I operate under the belief the client knows their business operations and knows the outcome they want. Everything else — everything else — must be determined independently rather than taken on faith. Outside of their business operations and their desired outcome, I have to assume the client is dead wrong about at least one thing that will bite me in the ass — and it's my job to find that thing before it has the opportunity to do so.
That means I can't take the client at their word about rigor.
no subject
What you are saying is that the client knows how critical the operation is. That translates to rigor. The more important to the business, the greater the rigor required. I think we are saying the same thing.
My first law states, If you plan for a contingency, it will never happen. There is a corollary... At some point, it comes down to judgment. When have you searched far enough afield for the biter?
no subject
In my example with the botched SQL update, the client knew the job had to be done — the client didn't believe the operation was critical. It was a routine operation that had a low chance of exploding. The client didn't understand the risks they were facing and didn't understand the consequences of those risks coming to pass (mostly, "we run around and scream wildly"). They were willing to pay a low rate for a couple of hours of work because they were satisfied the job didn't warrant more than that.

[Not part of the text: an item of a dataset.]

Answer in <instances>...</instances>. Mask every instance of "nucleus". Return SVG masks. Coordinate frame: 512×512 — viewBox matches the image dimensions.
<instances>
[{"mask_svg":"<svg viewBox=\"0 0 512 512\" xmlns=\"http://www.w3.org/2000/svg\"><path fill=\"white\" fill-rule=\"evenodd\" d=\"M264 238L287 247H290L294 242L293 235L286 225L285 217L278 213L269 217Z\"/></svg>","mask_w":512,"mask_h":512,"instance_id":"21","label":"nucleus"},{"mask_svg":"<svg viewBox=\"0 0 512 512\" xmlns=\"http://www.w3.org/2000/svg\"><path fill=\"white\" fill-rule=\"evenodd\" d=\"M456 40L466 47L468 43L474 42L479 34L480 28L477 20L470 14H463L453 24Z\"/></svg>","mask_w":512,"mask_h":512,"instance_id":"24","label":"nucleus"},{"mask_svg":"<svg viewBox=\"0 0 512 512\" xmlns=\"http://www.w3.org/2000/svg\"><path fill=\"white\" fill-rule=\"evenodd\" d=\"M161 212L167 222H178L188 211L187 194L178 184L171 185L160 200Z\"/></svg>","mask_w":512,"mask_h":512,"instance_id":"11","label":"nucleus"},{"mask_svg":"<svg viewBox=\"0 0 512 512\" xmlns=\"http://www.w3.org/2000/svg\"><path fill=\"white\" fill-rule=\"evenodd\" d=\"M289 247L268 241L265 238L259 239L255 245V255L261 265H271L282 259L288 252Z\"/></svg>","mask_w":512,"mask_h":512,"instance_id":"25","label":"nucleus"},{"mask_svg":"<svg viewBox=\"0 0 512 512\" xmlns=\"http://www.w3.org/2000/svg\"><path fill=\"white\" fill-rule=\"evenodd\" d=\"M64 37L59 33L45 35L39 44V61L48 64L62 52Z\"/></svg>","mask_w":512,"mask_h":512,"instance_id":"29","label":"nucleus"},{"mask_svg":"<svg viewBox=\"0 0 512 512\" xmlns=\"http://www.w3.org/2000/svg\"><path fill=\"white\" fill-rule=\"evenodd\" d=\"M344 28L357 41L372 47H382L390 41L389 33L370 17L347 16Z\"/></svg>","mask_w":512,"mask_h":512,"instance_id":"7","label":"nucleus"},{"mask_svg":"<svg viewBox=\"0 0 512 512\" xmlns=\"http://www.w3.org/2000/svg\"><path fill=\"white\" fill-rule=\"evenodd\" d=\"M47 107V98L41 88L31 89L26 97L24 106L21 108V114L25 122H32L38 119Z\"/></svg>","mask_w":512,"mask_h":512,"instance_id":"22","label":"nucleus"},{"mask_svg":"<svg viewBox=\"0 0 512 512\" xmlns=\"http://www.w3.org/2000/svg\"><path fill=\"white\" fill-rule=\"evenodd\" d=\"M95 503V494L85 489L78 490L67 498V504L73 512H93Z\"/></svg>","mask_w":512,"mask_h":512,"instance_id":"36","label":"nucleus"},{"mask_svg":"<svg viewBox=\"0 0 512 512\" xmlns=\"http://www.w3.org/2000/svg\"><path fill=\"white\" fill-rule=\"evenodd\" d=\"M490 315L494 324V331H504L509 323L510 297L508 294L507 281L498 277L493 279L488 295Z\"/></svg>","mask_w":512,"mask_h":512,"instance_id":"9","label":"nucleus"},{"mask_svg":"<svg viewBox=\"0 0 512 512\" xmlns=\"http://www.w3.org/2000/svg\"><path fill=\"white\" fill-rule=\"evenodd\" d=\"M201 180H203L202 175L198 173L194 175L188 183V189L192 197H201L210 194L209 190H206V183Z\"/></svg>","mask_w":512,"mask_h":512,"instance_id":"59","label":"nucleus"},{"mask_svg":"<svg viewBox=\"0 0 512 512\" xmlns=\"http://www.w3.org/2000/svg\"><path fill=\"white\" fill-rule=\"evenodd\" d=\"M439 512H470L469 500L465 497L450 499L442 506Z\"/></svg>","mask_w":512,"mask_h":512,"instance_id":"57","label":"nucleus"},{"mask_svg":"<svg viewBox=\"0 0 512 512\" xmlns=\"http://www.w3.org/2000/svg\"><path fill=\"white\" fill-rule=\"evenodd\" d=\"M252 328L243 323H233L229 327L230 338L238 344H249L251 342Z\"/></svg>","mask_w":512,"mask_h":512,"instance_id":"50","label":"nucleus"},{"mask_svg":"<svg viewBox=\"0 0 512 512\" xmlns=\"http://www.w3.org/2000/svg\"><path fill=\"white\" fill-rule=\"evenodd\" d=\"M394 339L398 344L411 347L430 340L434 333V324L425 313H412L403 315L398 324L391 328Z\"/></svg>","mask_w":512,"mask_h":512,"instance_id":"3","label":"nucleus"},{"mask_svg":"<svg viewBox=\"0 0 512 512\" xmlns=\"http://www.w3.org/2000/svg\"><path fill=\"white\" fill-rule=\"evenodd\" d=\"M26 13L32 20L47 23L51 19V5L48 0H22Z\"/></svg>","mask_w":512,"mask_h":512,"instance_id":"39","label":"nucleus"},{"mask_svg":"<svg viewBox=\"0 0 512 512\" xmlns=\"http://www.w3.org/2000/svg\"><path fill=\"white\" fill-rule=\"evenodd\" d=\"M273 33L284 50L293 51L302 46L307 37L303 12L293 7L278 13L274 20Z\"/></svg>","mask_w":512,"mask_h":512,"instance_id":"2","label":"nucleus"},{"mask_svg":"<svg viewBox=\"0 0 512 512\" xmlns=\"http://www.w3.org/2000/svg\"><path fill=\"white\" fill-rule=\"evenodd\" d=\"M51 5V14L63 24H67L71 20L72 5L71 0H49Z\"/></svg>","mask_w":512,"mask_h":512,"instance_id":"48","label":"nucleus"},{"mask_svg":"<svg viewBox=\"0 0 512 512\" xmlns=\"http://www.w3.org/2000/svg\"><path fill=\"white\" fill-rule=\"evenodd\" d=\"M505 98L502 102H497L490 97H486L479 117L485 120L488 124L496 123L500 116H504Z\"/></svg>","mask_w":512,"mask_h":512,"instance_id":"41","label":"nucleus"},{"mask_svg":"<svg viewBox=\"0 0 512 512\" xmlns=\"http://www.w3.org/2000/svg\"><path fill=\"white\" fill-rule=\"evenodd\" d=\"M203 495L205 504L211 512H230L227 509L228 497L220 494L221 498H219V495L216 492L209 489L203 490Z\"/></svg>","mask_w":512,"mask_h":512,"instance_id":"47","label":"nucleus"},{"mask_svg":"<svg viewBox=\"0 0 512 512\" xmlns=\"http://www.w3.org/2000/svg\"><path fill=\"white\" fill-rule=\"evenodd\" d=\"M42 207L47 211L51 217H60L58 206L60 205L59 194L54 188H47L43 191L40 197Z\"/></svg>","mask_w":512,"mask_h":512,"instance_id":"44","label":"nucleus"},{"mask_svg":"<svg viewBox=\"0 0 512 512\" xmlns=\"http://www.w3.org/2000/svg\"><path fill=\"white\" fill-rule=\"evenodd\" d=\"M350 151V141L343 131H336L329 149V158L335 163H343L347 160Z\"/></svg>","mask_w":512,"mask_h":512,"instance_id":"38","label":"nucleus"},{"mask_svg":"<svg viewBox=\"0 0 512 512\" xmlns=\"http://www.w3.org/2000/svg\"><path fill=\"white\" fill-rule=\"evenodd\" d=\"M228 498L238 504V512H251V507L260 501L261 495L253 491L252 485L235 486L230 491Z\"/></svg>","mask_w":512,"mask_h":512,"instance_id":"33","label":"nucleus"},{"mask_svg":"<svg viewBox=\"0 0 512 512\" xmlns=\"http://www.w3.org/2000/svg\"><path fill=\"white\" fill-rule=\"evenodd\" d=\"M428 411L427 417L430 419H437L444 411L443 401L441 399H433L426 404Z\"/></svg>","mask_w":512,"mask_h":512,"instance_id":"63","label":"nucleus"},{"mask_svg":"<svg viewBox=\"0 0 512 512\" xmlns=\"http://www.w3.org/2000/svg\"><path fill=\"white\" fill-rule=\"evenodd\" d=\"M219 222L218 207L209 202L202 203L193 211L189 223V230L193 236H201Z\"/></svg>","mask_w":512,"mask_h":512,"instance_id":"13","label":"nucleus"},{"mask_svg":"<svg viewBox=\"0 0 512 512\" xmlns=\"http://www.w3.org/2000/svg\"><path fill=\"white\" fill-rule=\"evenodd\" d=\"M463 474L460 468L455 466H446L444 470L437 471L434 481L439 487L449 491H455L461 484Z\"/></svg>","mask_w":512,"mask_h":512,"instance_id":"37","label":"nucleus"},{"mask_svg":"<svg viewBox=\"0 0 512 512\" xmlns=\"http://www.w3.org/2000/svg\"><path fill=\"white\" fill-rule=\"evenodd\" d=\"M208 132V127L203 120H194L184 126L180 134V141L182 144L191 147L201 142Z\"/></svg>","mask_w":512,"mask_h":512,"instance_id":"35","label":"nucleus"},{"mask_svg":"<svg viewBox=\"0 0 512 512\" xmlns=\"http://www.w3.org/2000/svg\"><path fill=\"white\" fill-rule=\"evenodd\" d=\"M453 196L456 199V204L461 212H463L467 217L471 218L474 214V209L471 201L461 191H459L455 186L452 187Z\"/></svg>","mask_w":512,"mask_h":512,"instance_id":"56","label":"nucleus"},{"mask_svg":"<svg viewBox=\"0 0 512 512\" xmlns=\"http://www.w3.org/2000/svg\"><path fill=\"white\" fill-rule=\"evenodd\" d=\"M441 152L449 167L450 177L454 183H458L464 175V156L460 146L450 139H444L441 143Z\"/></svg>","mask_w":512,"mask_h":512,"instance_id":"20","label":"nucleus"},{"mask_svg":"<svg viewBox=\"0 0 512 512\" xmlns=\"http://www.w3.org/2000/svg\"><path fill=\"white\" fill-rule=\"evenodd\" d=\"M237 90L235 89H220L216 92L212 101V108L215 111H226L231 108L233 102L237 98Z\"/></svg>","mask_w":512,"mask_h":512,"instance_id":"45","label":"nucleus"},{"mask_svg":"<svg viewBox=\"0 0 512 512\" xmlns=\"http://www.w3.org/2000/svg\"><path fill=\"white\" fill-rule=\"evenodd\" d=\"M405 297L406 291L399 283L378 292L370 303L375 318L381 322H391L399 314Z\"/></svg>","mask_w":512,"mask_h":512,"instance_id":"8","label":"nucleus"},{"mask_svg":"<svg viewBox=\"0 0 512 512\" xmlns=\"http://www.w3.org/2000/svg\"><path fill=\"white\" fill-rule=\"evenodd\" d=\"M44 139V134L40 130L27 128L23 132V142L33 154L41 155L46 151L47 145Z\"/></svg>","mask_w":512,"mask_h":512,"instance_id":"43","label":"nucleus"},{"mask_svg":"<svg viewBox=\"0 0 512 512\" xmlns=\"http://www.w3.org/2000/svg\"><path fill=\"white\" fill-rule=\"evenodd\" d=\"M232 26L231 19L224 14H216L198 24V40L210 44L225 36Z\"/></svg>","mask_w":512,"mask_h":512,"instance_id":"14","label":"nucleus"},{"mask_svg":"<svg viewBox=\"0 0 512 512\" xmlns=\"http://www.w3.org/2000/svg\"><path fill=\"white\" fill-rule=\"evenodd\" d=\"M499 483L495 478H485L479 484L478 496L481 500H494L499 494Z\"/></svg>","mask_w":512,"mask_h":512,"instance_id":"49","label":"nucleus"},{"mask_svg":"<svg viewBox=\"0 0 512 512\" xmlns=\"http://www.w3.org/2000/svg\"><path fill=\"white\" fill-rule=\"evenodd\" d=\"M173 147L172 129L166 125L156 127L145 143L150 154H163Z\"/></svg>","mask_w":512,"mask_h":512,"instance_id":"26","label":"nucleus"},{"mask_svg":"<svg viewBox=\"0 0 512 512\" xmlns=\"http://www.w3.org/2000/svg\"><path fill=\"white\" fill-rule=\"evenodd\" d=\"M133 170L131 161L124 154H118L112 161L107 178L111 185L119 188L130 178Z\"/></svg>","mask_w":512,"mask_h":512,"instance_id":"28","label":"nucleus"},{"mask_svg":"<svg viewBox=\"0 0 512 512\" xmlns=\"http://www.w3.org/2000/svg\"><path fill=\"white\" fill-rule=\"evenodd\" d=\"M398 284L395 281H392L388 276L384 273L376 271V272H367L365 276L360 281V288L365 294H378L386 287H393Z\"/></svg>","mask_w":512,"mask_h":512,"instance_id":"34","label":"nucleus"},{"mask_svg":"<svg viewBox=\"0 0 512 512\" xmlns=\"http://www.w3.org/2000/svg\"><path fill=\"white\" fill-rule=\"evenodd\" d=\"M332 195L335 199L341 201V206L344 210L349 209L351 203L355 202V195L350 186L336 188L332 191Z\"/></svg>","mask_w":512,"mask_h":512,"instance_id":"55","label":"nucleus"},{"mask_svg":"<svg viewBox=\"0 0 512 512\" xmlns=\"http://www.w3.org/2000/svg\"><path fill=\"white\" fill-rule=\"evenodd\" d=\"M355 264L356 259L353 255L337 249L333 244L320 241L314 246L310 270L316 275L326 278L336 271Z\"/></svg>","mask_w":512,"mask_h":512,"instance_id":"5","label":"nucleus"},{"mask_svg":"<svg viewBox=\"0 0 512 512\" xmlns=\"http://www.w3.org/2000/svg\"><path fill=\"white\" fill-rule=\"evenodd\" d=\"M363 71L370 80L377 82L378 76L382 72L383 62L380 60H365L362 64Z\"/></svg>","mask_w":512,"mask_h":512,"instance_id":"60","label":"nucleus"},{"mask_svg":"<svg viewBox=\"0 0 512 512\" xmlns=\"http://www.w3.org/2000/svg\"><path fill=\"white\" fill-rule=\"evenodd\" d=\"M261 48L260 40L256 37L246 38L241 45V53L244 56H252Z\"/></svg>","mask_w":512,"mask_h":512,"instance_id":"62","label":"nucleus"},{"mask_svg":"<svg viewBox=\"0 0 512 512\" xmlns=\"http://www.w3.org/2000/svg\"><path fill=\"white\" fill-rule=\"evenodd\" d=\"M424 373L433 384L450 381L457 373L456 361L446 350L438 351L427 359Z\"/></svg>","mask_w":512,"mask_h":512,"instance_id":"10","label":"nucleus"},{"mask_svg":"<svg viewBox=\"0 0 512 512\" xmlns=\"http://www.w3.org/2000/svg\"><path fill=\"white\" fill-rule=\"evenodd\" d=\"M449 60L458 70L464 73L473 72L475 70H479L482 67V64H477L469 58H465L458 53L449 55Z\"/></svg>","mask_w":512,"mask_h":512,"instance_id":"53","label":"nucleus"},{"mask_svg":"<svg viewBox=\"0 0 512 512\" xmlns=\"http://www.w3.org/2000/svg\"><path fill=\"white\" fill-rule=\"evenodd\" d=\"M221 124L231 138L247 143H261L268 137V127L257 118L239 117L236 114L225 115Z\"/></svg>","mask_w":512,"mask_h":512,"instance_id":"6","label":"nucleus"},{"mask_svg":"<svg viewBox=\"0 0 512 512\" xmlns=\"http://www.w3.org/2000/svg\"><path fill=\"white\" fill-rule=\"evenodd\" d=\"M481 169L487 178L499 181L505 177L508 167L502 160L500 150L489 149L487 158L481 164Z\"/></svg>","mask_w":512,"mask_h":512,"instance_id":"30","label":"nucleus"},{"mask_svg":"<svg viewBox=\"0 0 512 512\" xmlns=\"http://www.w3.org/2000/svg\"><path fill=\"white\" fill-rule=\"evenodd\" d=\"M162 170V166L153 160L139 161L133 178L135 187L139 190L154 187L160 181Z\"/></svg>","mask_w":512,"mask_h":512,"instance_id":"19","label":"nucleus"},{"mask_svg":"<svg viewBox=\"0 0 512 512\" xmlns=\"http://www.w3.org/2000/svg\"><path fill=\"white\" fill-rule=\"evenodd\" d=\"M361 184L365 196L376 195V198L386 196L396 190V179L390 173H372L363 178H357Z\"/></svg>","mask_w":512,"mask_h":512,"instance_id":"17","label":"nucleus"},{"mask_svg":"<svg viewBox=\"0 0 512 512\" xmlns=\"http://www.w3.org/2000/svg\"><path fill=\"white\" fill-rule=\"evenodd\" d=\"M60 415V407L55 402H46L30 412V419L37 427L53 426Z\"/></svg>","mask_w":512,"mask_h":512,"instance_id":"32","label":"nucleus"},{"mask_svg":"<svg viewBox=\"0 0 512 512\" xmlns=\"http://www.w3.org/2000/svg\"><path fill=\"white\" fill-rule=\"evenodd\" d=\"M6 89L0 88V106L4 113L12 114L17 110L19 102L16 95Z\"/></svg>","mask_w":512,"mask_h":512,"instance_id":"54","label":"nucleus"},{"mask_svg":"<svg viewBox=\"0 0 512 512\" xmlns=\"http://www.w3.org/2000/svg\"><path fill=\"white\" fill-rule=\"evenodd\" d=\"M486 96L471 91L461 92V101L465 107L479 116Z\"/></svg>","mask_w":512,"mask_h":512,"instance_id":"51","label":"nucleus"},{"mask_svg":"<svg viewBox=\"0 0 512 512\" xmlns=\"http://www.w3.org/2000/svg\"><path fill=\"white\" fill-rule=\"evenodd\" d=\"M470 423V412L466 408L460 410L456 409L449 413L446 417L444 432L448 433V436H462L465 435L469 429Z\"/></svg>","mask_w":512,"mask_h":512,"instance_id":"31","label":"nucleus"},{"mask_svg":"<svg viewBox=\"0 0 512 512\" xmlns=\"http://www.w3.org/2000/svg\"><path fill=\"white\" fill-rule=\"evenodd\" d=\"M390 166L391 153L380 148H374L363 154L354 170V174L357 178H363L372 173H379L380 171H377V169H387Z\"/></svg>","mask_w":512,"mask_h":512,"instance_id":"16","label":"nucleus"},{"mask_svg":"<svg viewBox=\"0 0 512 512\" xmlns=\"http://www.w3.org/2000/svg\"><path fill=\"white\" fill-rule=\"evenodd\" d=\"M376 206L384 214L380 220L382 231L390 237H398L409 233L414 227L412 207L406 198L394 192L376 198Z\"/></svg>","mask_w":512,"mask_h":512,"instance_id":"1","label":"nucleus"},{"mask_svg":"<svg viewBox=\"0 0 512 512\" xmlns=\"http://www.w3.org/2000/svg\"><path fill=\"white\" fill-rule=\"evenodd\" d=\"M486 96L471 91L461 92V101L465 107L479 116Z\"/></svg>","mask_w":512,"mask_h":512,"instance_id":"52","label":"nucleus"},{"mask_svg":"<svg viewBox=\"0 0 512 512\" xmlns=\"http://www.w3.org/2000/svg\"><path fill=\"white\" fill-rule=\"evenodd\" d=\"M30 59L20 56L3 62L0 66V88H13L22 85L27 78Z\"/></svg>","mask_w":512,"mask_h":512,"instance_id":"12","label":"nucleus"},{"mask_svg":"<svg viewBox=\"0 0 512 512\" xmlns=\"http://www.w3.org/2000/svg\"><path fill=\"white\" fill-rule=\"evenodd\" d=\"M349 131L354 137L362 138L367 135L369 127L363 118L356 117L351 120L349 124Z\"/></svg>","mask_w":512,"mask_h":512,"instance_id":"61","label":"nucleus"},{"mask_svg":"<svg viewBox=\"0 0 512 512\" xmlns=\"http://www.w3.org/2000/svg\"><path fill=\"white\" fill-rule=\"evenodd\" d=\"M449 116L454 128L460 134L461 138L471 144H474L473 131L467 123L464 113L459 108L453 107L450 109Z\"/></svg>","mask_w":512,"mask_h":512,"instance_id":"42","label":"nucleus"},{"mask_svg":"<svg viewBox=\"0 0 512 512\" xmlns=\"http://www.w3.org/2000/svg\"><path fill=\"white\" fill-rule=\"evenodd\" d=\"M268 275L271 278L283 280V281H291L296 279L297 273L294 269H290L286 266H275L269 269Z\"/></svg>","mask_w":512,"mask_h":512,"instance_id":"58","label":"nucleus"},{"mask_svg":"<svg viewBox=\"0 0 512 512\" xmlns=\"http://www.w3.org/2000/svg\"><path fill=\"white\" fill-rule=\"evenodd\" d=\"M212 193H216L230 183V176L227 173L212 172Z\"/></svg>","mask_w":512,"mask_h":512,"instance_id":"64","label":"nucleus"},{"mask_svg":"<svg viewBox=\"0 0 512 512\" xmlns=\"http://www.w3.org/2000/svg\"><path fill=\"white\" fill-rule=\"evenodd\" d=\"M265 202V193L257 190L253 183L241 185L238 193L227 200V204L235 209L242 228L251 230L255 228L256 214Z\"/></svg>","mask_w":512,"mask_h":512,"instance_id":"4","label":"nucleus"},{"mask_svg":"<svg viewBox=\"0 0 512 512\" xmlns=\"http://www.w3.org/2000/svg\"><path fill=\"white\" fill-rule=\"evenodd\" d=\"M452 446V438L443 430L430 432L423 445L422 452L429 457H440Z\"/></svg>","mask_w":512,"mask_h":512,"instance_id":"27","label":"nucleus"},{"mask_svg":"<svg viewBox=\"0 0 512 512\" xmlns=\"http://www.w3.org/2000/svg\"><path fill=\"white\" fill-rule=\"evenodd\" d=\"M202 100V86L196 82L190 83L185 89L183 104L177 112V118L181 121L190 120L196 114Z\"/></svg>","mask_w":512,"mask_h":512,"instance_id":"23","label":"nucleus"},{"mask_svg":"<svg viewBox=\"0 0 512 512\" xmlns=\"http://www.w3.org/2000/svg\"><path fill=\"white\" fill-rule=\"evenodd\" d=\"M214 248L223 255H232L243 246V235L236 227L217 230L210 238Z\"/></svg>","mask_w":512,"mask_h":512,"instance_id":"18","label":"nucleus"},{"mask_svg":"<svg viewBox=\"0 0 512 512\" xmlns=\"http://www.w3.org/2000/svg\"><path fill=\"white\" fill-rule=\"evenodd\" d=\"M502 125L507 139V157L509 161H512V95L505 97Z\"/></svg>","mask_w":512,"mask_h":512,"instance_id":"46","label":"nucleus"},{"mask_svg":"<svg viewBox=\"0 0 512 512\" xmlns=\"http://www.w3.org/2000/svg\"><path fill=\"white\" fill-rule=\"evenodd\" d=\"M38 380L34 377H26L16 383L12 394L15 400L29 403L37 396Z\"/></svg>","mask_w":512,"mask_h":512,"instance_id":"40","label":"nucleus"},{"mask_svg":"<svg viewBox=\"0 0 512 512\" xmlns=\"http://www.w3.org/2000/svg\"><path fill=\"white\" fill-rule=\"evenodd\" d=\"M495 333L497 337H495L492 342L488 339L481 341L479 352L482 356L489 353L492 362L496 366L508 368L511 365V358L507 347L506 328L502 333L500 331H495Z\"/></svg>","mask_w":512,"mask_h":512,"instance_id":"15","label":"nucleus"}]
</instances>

As you say, "I check everything under my control." It's a great policy and I agree with it. I just emphatically disagree that "experience/training makes those kinds of checks incidental." Experience and training can reduce the amount of time necessary to spend on this overhead while still maintaining your level of professional diligence, but except for trivially small projects I don't see how that overhead can ever be minimized to the level where it can be called incidental.
I share in the spirit of your first law. It's not my first law, but it's pretty high on the list. I usually phrase it as "no crisis ever came from a controlled failure." Software failure is not necessarily a bad thing. There was a plane crash a while ago in South America where a Boeing autopilot scaled back the engines on landing when the altimeter reading dropped abruptly from 2000ft above ground level to -8 feet AGL. If the autopilot software had assumed the altimeter was capable of being batshit insane from time to time and reacted appropriately, the disaster would probably have been avoided. The altimeter's failure was not the source of the crisis; that was the autopilot's inability to control the failure.